Scorching October puts 2023 on track to be hottest year in 125,000 years | Climate crisis news
Scientists say climate change is causing heatwaves across the planet, toppling previous records at an alarming pace.
European scientists say 2023 is on track to be the hottest year on record after temperatures rose across the planet in October.
October was 0.4 degrees Celsius (0.7 degrees Fahrenheit) hotter than the previous record for the month, set in 2019, the Copernicus Climate Change Service (C3S), the European Union’s climate watchdog, said on Wednesday.
“When we combine our data with the IPCC (Intergovernmental Panel on Climate Change), we can say that this is the warmest year in the last 125,000 years,” said Samantha Burgess, deputy director of C3S. The Copernicus data set dates back to 1940.
As the planet warms due to climate change, caused by greenhouse gas emissions from burning fossil fuels, previous records for extreme heat are being broken at a dizzying pace.
No corner of the planet was spared: A study published in September, which also broke previous records, found that 2022 brought the most intense heat wave on record to Antarctica, the coldest region in the world.
In August and September during the Southern Hemisphere’s winter and spring, South American countries such as Brazil, Argentina, Bolivia and Paraguay struggled to cope with boiling temperatures of more than 40 degrees Celsius, in a heatwave that scientists said was becoming 100 times more bearable.

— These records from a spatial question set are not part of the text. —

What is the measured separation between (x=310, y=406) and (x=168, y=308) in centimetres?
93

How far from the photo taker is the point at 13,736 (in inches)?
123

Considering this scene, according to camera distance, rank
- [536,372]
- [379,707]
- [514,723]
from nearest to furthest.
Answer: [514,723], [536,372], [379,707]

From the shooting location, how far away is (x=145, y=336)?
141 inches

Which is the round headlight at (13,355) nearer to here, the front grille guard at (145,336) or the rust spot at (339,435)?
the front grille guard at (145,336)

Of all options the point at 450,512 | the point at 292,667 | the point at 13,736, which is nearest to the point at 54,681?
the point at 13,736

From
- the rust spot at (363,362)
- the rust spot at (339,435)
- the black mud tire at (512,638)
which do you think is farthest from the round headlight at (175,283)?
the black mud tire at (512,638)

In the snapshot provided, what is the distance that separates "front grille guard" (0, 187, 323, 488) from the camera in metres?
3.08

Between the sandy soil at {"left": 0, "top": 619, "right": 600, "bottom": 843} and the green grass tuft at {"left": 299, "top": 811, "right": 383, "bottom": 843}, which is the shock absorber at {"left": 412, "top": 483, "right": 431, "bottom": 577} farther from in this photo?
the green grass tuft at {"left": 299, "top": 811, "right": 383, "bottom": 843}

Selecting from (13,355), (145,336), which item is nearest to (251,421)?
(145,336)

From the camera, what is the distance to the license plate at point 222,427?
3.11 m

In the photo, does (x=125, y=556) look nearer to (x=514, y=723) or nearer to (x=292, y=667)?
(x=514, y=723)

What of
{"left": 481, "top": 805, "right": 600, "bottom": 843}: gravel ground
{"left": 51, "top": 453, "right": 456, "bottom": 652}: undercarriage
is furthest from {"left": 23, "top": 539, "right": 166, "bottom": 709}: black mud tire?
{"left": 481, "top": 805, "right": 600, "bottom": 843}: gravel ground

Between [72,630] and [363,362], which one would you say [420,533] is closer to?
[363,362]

Because of climate change.
“The amount by which we break records is shocking,” Burgess said.
Extreme heat can have deadly effects, sapping the body’s energy, causing short-term dehydration and increasing the risk of health problems such as cardiovascular and respiratory diseases.
People belonging to poorer segments of society, especially those engaged in manual labor or working abroad, are particularly at risk.

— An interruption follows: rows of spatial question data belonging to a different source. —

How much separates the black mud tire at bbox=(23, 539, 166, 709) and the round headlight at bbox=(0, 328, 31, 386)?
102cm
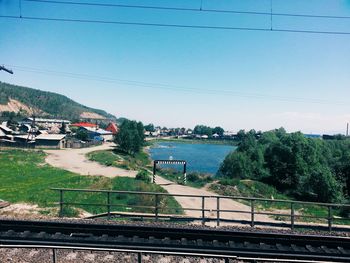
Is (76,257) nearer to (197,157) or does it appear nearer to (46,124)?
(197,157)

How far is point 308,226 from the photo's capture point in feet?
38.4

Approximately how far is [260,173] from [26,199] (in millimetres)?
34604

“The heat is deadly, especially in the spring before people have acclimated to it,” Julie Arrighi, director of the non-profit Red Cross and Red Crescent Climate Center, said at the time of a heat wave in South America. “Temperatures above 40 degrees Celsius (104 Fahrenheit) “Early spring is incredibly extreme.”
Conditions caused by climate change also contributed to a record wildfire season in Canada in 2023, displacing thousands of people and burning more than 18.4 million hectares (45,467,390 acres) of land.

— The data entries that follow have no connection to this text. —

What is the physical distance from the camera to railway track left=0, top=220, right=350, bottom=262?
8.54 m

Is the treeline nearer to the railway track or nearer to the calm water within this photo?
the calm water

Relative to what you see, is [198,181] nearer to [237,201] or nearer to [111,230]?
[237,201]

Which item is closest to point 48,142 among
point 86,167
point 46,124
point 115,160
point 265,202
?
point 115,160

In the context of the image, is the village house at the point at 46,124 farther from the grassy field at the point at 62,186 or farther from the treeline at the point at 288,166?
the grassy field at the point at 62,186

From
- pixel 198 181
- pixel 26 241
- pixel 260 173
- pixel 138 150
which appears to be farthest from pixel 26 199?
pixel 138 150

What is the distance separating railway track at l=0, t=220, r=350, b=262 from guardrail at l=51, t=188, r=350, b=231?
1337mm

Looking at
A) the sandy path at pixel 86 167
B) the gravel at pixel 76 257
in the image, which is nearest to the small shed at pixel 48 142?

This year, factors from climate change have combined with those from the El Niño weather phenomenon, during which warmer surface waters in the eastern Pacific Ocean cause extreme weather around the world. The current hottest year on record is 2016, another El Niño year.
The current El Niño weather pattern is expected to continue until at least April, the World Meteorological Organization said on Wednesday.
“This is a clear sign that we are entering a climate regime that will have a greater impact on more people,” said Peter Schlosser, vice president and vice dean of the Global Futures Laboratory at Arizona State University. It has nothing to do with Copernicus.
“We’d better take that warning we should have taken 50 or more years ago and draw the right conclusions.”
The European scientists’ findings were published three weeks before governments meet in Dubai for UN climate negotiations, known as COP28, where nearly 200 countries will negotiate what action to take on climate change.
A key issue at the UN Climate Change Conference (COP28) will be whether governments will agree for the first time to phase out the burning of carbon dioxide-emitting fossil fuels.